We all have high torque figures at low revs but car doesn't want to drive like racing car. Why? Check out dyno graph above by; max. torque at 1800-2000rpm and power output is just 60kW (80HP) for factory tuned car. Max power output at 3900rpm.
How to extract maximum from your engine
Once again, check out dyno graph. The torque and power curve cross at certain rpm and that's where you have to be for optimal power output of your engine. In other words, it is all down to your shifting skills and how quickly can you up-shift. My years in extreme sports and motorsport tell me, I have to rev my engine up to 3200rpm so that after I've gear in and clutch engaged at 2800rpm. That's the bottom rpm limit for me. In mountains, I rev my car to 3800rpm.

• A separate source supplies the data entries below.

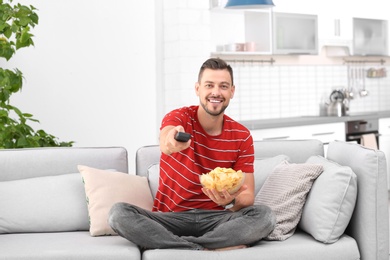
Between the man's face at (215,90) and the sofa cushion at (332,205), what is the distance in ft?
1.98

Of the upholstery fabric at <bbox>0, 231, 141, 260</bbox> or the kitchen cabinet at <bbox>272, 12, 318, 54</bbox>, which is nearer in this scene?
the upholstery fabric at <bbox>0, 231, 141, 260</bbox>

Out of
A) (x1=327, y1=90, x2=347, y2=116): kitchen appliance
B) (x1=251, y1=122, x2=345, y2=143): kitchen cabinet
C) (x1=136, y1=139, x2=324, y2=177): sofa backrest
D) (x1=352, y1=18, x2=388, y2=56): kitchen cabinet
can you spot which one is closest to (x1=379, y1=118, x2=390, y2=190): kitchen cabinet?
(x1=327, y1=90, x2=347, y2=116): kitchen appliance

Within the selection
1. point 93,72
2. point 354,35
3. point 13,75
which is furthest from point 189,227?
point 354,35

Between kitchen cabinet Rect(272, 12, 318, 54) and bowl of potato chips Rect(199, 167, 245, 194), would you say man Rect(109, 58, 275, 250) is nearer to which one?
bowl of potato chips Rect(199, 167, 245, 194)

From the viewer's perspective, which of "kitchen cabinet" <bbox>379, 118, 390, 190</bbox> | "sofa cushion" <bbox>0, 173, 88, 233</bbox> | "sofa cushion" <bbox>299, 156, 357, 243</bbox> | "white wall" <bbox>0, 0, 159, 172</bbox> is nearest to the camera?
"sofa cushion" <bbox>299, 156, 357, 243</bbox>

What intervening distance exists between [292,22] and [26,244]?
4585mm

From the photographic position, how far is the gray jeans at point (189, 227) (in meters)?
3.27

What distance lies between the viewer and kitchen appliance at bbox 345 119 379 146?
7484 millimetres

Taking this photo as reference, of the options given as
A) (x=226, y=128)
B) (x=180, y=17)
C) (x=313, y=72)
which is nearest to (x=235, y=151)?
(x=226, y=128)

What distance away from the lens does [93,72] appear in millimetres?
5762

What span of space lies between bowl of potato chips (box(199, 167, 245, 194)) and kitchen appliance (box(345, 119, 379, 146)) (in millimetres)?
4508

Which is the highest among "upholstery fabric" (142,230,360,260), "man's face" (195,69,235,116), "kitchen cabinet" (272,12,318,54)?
"kitchen cabinet" (272,12,318,54)

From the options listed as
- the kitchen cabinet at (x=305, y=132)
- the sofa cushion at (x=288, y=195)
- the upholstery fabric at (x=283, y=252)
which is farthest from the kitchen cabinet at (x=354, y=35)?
the upholstery fabric at (x=283, y=252)

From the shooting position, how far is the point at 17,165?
12.7 ft
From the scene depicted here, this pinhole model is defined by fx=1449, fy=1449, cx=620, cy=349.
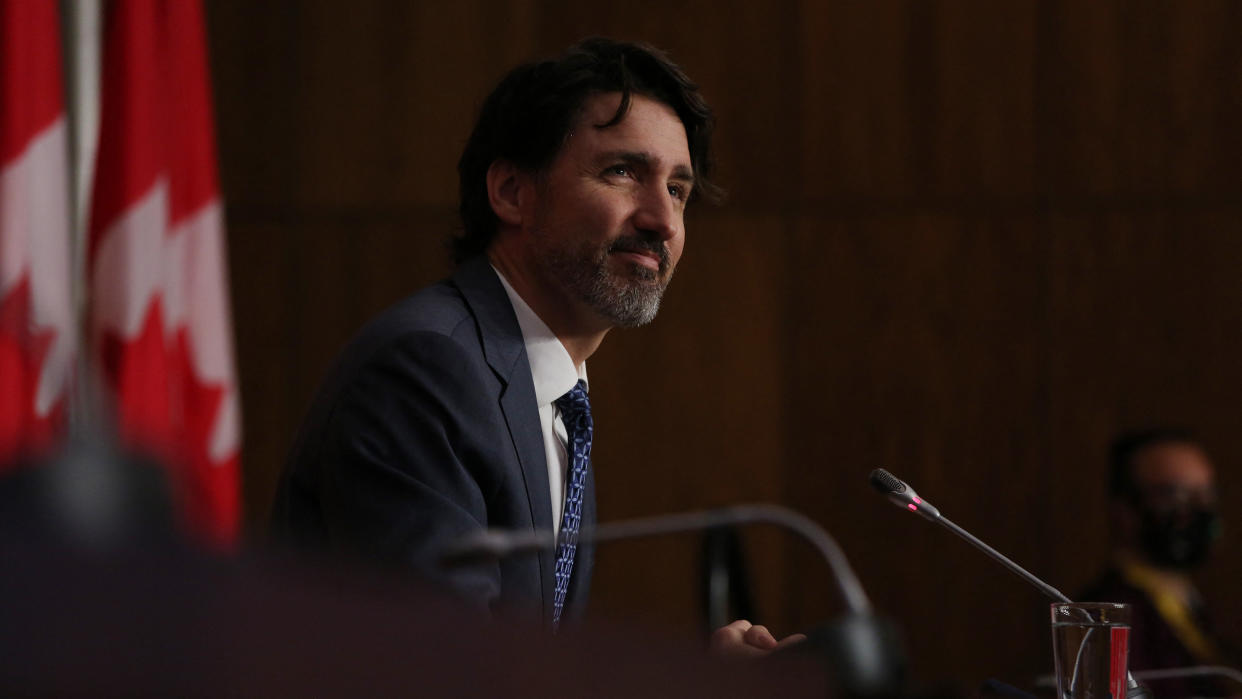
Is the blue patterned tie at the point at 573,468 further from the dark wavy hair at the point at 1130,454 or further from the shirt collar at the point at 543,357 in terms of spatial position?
the dark wavy hair at the point at 1130,454

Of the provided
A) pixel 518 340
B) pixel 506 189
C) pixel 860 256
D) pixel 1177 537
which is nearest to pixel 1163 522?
pixel 1177 537

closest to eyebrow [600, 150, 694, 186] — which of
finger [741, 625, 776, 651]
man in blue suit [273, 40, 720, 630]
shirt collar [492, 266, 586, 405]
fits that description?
man in blue suit [273, 40, 720, 630]

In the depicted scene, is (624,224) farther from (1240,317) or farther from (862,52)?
(1240,317)

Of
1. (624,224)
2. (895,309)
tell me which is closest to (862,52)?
(895,309)

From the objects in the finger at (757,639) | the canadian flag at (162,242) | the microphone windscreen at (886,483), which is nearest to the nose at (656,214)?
the microphone windscreen at (886,483)

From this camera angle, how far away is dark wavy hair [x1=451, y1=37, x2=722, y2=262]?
2588 millimetres

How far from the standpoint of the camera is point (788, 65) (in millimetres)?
4680

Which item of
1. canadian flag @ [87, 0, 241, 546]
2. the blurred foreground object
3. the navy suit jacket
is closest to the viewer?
the blurred foreground object

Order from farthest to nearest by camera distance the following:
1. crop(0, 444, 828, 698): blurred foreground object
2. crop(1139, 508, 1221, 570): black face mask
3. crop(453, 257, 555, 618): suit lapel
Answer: crop(1139, 508, 1221, 570): black face mask
crop(453, 257, 555, 618): suit lapel
crop(0, 444, 828, 698): blurred foreground object

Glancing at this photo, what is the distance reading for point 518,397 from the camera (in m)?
2.21

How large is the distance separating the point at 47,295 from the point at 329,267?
183 centimetres

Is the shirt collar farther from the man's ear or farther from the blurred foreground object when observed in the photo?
the blurred foreground object

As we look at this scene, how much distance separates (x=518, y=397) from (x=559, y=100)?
644 mm

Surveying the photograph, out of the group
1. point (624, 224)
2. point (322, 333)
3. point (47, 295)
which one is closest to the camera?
point (624, 224)
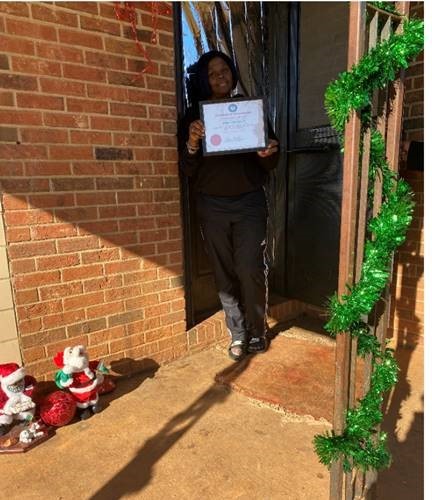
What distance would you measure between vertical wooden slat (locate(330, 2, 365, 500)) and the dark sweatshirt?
157 centimetres

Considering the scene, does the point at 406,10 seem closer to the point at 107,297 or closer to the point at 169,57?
the point at 169,57

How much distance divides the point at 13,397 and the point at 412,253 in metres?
2.70

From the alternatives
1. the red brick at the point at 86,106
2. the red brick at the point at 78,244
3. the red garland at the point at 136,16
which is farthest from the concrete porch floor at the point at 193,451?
the red garland at the point at 136,16

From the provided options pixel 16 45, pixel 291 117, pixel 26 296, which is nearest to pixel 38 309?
pixel 26 296

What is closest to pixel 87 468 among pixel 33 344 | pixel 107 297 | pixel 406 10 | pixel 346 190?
pixel 33 344

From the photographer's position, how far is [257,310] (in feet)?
9.83

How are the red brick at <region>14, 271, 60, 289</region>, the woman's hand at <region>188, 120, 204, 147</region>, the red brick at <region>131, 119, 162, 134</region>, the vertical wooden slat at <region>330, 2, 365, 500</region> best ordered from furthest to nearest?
the red brick at <region>131, 119, 162, 134</region> → the woman's hand at <region>188, 120, 204, 147</region> → the red brick at <region>14, 271, 60, 289</region> → the vertical wooden slat at <region>330, 2, 365, 500</region>

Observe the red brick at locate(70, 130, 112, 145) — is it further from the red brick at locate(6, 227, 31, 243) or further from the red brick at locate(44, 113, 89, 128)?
the red brick at locate(6, 227, 31, 243)

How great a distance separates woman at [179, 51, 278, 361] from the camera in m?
2.76

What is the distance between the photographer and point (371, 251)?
1271 millimetres

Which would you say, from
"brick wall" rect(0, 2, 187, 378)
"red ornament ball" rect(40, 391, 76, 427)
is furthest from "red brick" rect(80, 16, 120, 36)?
"red ornament ball" rect(40, 391, 76, 427)

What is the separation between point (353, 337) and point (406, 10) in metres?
1.07

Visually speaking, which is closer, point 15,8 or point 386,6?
point 386,6

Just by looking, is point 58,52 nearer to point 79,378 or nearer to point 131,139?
point 131,139
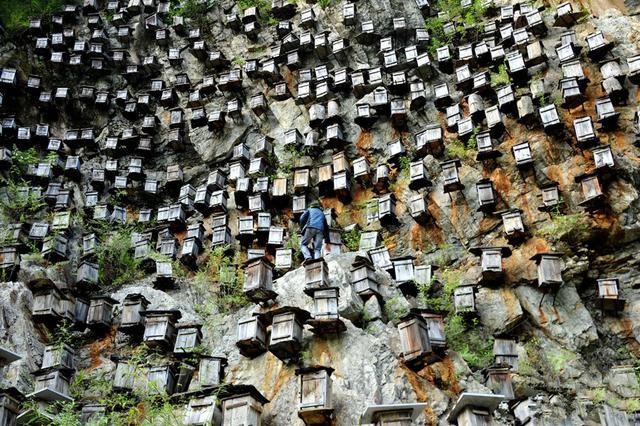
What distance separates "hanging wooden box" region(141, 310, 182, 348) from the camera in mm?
15227

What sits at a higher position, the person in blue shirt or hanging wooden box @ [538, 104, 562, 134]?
hanging wooden box @ [538, 104, 562, 134]

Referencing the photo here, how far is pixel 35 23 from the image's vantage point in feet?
90.6

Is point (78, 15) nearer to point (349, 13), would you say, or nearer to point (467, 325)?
point (349, 13)

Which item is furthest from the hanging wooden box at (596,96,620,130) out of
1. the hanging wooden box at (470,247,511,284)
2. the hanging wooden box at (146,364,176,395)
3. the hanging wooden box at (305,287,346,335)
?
the hanging wooden box at (146,364,176,395)

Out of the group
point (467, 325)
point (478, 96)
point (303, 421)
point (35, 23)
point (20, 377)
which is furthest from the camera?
point (35, 23)

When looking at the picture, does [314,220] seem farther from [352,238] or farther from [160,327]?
[160,327]

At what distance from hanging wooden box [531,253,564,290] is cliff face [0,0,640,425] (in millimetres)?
165

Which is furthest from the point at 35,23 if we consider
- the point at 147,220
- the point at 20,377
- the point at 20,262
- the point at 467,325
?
the point at 467,325

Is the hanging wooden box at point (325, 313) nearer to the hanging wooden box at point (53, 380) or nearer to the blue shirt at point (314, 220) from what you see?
the blue shirt at point (314, 220)

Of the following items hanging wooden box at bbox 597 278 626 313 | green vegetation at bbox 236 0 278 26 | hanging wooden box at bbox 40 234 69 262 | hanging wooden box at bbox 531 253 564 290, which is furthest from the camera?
green vegetation at bbox 236 0 278 26

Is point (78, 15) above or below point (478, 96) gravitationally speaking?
above

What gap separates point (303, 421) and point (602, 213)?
10543mm

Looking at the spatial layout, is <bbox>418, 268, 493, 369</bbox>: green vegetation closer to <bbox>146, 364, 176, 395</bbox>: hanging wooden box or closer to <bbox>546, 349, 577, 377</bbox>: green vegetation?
<bbox>546, 349, 577, 377</bbox>: green vegetation

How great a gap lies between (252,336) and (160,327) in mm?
3367
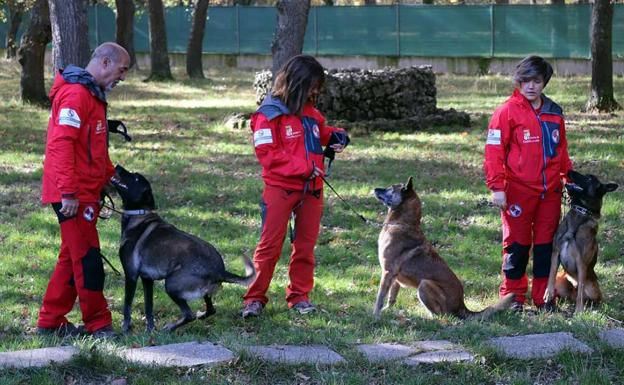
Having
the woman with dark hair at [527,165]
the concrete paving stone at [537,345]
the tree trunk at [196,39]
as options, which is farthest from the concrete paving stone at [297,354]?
the tree trunk at [196,39]

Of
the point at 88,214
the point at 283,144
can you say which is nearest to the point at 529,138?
the point at 283,144

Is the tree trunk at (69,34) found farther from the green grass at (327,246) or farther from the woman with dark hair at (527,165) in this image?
the woman with dark hair at (527,165)

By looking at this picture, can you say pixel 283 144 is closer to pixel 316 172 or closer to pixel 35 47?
pixel 316 172

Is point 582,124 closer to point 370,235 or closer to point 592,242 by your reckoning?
point 370,235

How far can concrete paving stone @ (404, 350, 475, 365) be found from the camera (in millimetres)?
5551

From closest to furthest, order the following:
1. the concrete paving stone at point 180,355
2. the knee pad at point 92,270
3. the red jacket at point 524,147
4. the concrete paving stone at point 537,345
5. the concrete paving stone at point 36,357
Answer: the concrete paving stone at point 36,357, the concrete paving stone at point 180,355, the concrete paving stone at point 537,345, the knee pad at point 92,270, the red jacket at point 524,147

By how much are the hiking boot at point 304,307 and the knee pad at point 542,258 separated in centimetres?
189

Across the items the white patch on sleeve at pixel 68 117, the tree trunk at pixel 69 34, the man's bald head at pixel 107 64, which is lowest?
the white patch on sleeve at pixel 68 117

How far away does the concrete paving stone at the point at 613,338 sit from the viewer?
5.83 meters

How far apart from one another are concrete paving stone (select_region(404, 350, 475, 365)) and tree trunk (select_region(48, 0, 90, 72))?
8.30m

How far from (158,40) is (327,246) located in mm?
20377

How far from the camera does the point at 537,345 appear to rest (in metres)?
5.82

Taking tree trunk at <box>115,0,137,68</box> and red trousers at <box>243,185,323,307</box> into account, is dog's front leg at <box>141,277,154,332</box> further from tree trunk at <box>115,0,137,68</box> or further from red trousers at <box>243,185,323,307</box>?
tree trunk at <box>115,0,137,68</box>

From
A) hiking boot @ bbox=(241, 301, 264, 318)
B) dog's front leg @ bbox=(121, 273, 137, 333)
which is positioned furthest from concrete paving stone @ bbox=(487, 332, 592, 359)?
dog's front leg @ bbox=(121, 273, 137, 333)
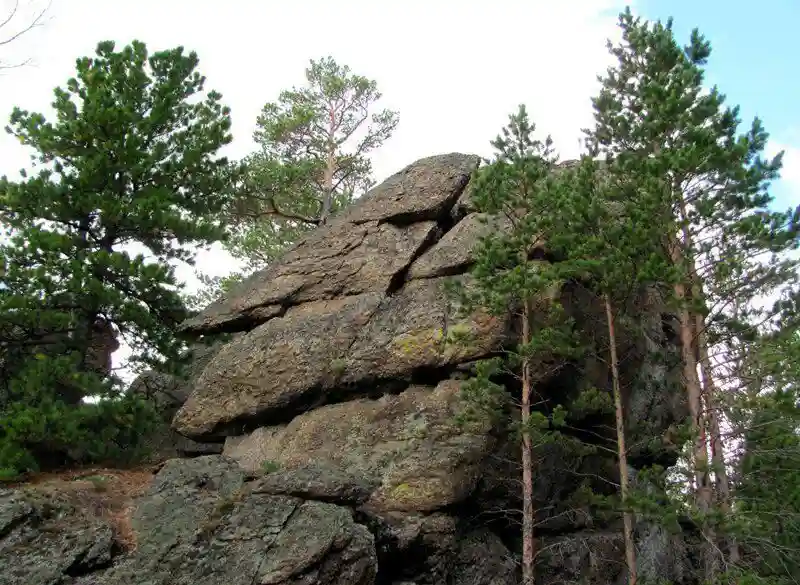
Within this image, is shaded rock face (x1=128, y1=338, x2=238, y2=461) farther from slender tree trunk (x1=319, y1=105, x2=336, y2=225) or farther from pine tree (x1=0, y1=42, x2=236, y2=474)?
slender tree trunk (x1=319, y1=105, x2=336, y2=225)

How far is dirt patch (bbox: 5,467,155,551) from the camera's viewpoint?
1109 centimetres

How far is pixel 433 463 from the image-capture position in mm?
12086

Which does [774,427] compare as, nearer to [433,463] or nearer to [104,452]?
[433,463]

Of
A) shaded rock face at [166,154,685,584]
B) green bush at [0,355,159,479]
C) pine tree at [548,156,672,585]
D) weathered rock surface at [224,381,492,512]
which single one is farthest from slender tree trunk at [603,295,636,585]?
green bush at [0,355,159,479]

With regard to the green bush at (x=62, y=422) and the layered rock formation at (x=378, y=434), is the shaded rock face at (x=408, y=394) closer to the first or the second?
the layered rock formation at (x=378, y=434)

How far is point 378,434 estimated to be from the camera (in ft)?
42.7

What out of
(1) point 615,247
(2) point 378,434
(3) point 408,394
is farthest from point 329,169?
(1) point 615,247

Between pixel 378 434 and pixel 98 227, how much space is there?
822 centimetres

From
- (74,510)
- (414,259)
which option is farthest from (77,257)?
(414,259)

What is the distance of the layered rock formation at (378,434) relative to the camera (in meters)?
10.1

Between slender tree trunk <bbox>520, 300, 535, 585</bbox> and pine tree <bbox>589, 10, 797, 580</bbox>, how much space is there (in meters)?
2.68

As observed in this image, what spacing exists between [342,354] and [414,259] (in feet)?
9.94

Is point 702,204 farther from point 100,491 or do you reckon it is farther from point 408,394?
point 100,491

Let's talk about normal daily driving; not everyone is spirited driver. As I said before...most ECU remaps are bad because eExperts push the max torque at low revs and misinformed customers suffering from "high dyno graphs euphoria" are doomed for expensive disaster.
Octavia 2.0TDi 103kW and its turbo is at its optimum at around 2500rpm - shift at 2800 rpm and you get most of your engine on flatlands.
There is sure way how to kill your car in no time:
- low revs = excessive strain on clutch, gearbox, crankshaft, bearings.... furthermore, excessive build up of carbon deposits in turbo
- what you save in fuel; you'll pay dearly later on
- medium to high revs wear engine block walls; find the compromise between
- it is all about maintenance
Some mechanical facts about VW cars:
- dual fly mass OEM clutch can handle around 350 - 400Nm; factory tuned torque is 320Nm. Bad tuners love to push it hard at low revs..up to 420Nm. Start saving for a new single mass clutch. There is outcry in all car tuning forums about "rubbish DFM clutches"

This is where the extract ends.